**발췌 글**
******

In [1]:
import numpy as np
import pandas as pd
import matplotlib as mpl
import matplotlib.pyplot as plt
from matplotlib import gridspec
import matplotlib.font_manager as fm
import seaborn as sns
import warnings
from scipy.special import boxcox1p, inv_boxcox1p

pd.options.display.float_format = '{:.5f}'.format
fontpath = 'C:/Users/TaeSoo/AppData/Local/Microsoft/Windows/Fonts/NanumGothic.ttf'
%matplotlib inline
warnings.filterwarnings(action='ignore')

plt.rcParams['figure.dpi'] = 140
plt.rcParams['font.family'] = 'NanumGothic'

In [2]:
train = pd.read_csv('../원본데이터/train.csv')
test = pd.read_csv('../원본데이터/test.csv')

In [3]:
train = train.drop(['id', 'vehicle_restricted', 'height_restricted'], axis = 1)
test = test.drop(['id', 'vehicle_restricted', 'height_restricted'], axis = 1)

In [4]:
train_df = train.copy()
test_df = test.copy()

### 전처리

road_name에서 '-'로 표기된 null값들이 있음

In [5]:
dataset = pd.concat([train_df, test_df], axis = 0)

In [6]:
road_name_df = pd.read_csv('../preprocessing/road_naming.csv', index_col = 0)

In [7]:
dataset = pd.merge(dataset, road_name_df, how = 'left', on = ['start_latitude', 'start_longitude', 'end_latitude', 'end_longitude'])

In [8]:
dataset['pre_road_name'] = dataset['pre_road_name'].fillna(dataset['road_name'])
dataset['road_name'] = dataset['pre_road_name']

In [9]:
train_df = dataset[:train.shape[0]].drop(['pre_road_name'], axis = 1)
test_df = dataset[train.shape[0]:].drop(['target', 'pre_road_name'], axis = 1)

### 파생변수 생성

1. 휴일 변수 (외부)
2. 년 / 분기 / 일별 변수 (내부)
3. 계절 변수 (내부)
4. 방학 변수 (내부)
5. 관광객 수 변수 (외부)
6. 날씨 변수 (외부)

7. 도로 길이 변수 (내부)
8. 제주공항과의 거리 변수 (내부)
9. 권역별 정보 변수 (geo api)

In [10]:
holiday_df = pd.read_csv('../외부데이터/holiday.csv')
tourist_df = pd.read_csv('../외부데이터/tourist.csv', index_col = 0)
weather_df = pd.read_csv('../외부데이터/weather_last3.csv', index_col = 0)

In [11]:
dataset = pd.concat([train_df, test_df], axis = 0)

##### 1. 휴일 변수

In [12]:
holiday_df.columns = ['base_date', 'holiday']
dataset = pd.merge(dataset, holiday_df, how = 'left')
dataset['holiday'] = dataset['holiday'].fillna(0)
dataset['holiday'] = dataset['holiday'].apply(lambda x : 1 if x != 0 else 0)
dataset['weekend'] = dataset['day_of_week'].apply(lambda x : 1 if (x == '토' or x == '일') else 0)
dataset['day_off'] = dataset['holiday'] + dataset['weekend']
dataset['day_off'] = dataset['day_off'].apply(lambda x : 0 if x >= 1 else 1)

******

**발췌 목록**
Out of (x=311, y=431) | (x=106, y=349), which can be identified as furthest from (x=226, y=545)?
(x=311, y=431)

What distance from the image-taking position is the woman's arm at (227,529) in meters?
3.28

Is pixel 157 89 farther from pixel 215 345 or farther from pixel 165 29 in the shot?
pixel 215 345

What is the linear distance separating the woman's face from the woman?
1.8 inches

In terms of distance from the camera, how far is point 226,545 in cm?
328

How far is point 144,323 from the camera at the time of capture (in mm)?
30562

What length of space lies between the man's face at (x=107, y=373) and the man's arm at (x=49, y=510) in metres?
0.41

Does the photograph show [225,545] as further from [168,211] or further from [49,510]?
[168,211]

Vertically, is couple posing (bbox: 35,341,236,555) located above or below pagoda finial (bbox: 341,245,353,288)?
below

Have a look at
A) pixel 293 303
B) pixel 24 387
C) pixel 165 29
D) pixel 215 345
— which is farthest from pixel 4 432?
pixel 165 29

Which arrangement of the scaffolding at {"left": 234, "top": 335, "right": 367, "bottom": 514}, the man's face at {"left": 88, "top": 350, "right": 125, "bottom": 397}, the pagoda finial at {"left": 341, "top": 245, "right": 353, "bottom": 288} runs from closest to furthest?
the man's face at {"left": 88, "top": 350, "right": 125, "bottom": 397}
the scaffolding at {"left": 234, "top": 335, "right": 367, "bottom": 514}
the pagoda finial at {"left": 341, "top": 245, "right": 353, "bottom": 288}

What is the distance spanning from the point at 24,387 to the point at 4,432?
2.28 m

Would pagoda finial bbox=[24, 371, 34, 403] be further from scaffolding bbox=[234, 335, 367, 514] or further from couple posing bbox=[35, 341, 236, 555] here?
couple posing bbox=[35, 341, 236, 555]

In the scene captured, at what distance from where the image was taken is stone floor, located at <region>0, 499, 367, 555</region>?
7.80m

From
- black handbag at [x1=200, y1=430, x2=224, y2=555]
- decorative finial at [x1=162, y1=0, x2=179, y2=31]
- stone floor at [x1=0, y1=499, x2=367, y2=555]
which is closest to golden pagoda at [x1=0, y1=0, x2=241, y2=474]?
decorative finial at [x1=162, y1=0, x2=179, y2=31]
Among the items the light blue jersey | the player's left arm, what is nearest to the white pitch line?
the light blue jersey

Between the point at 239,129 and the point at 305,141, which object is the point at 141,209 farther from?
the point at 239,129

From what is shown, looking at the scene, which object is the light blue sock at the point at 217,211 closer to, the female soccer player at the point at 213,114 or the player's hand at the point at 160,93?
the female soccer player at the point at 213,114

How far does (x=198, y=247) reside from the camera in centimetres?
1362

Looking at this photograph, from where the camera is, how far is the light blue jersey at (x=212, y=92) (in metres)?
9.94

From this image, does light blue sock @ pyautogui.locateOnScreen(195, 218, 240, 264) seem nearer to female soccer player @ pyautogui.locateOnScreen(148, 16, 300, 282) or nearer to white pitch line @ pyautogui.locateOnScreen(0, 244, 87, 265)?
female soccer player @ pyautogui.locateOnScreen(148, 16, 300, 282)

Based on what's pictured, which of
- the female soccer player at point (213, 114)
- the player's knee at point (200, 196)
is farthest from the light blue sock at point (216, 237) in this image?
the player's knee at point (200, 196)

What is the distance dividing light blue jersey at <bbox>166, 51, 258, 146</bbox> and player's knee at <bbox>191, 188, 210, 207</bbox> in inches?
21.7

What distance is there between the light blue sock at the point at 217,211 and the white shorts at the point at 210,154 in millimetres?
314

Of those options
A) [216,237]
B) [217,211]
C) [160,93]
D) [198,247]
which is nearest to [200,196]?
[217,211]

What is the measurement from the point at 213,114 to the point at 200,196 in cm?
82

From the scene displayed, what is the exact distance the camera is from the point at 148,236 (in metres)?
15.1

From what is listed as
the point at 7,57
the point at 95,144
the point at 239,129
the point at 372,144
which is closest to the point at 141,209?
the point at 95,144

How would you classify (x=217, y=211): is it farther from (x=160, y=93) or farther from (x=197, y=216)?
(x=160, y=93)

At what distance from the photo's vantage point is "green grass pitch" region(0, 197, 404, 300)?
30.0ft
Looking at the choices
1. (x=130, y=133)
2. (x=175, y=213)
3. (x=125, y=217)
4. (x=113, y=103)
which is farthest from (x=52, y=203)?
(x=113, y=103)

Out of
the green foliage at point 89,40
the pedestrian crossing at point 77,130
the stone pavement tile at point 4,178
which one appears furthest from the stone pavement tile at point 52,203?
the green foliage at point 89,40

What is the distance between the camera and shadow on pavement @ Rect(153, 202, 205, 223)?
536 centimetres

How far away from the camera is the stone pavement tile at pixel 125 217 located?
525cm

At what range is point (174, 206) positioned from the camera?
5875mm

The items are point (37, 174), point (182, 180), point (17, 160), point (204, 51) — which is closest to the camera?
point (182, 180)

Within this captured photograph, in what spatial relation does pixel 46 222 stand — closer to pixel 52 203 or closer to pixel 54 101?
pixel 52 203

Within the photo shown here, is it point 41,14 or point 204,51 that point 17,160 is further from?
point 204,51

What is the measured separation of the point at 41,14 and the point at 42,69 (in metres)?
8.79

******

위 발췌 글에서 "weather_df = pd.read_csv('../외부데이터/weather_last3.csv', index_col"부터 "dataset['holiday'] = dataset['holiday'].fillna(0)"까지의 부분을 한 글자도 바꾸지 말고 그대로 베껴 쓰시오.

weather_df = pd.read_csv('../외부데이터/weather_last3.csv', index_col = 0)

In [11]:
dataset = pd.concat([train_df, test_df], axis = 0)

##### 1. 휴일 변수

In [12]:
holiday_df.columns = ['base_date', 'holiday']
dataset = pd.merge(dataset, holiday_df, how = 'left')
dataset['holiday'] = dataset['holiday'].fillna(0)